[Date Prev][Date Next]
Re: ldap proxy
eric German wrote:
> hi , i m finding a patch for transforming openldap to proxy ldap
> is this patch work well ?
> i want to change openldap in proxy ldap , can i do this ?
It is not clear which patch you mean. An ldap proxy feature
is currently available with OpenLDAP 2.0 (although it is
partially broken). The version you may get from the HEAD
branch of the cvs at openldap.org uses many improvements
that are still under development. These include suffix
massaging (the ldap proxy may use a naming context that
is different from that of the target directory server), attribute
mapping (objectClass/attribute names are remapped back and
forth from the proxy to the target directory servers and some
bug fixes/small improvements.
Moreover, there is a patch (ITS 1054)
that I wrote, which can be applied to the HEAD branch of the
cvs tree as of March 3, 2001. It superseedes the previous patch of
ITS 989 and obsoletes also the remarks of ITS 998 and 1002.

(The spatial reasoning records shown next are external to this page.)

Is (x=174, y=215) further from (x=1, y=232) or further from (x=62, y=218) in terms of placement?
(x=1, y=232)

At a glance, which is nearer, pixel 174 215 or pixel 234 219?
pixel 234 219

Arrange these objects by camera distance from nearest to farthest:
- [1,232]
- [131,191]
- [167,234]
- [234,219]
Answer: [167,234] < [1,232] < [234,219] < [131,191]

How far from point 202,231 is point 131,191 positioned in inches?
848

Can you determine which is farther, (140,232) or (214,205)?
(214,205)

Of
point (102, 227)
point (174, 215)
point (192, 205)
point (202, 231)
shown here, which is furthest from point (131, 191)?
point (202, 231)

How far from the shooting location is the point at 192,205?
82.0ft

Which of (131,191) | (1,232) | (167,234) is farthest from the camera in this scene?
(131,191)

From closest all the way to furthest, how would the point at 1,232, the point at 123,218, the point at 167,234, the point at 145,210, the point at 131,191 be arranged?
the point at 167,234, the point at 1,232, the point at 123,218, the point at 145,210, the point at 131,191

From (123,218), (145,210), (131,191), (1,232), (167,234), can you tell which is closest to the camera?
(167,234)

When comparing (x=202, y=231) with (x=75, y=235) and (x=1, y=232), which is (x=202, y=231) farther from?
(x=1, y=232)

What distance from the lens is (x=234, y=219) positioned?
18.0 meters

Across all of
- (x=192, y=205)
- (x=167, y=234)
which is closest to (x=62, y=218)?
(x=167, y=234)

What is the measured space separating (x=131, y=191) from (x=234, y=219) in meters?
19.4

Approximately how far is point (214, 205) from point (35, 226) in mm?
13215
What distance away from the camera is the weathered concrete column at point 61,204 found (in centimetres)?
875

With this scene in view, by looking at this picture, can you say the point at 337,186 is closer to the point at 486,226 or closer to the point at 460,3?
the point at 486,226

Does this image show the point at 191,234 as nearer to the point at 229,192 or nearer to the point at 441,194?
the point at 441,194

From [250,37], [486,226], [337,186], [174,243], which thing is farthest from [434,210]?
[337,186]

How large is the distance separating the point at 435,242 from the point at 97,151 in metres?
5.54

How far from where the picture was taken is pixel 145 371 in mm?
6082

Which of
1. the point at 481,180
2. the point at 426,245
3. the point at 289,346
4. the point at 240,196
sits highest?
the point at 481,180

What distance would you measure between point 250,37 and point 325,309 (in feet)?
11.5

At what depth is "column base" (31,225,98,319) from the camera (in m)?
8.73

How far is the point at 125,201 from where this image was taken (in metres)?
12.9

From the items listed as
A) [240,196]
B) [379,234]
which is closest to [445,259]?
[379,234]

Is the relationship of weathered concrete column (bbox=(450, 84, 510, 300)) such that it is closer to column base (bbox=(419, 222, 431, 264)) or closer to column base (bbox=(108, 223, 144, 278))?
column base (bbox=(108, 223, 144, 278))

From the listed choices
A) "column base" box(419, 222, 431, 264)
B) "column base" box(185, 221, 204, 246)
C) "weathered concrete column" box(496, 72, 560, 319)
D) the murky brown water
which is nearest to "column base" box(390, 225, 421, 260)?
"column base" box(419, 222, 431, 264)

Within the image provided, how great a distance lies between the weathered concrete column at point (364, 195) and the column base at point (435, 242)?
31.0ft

It has not been accepted yet (not even considered, I suppose) so
let me say that you use it at own risk. This patch adds some rewrite
capability to the ldap proxy, mostly dedicated to
bind/add/modify/delete/compare dn and search base/filter/result/referral
by using regexes and session wide variable setting/substitution.
If you simply need to talk ldap across a firewall, then the ldap proxy
capabilities of the release OpenLDAP 2.0 will suffice (although you
should consider ITS 919 (fixed in devel) and maybe ITS 999 if you
cannot check/trust the schema of the target directory server.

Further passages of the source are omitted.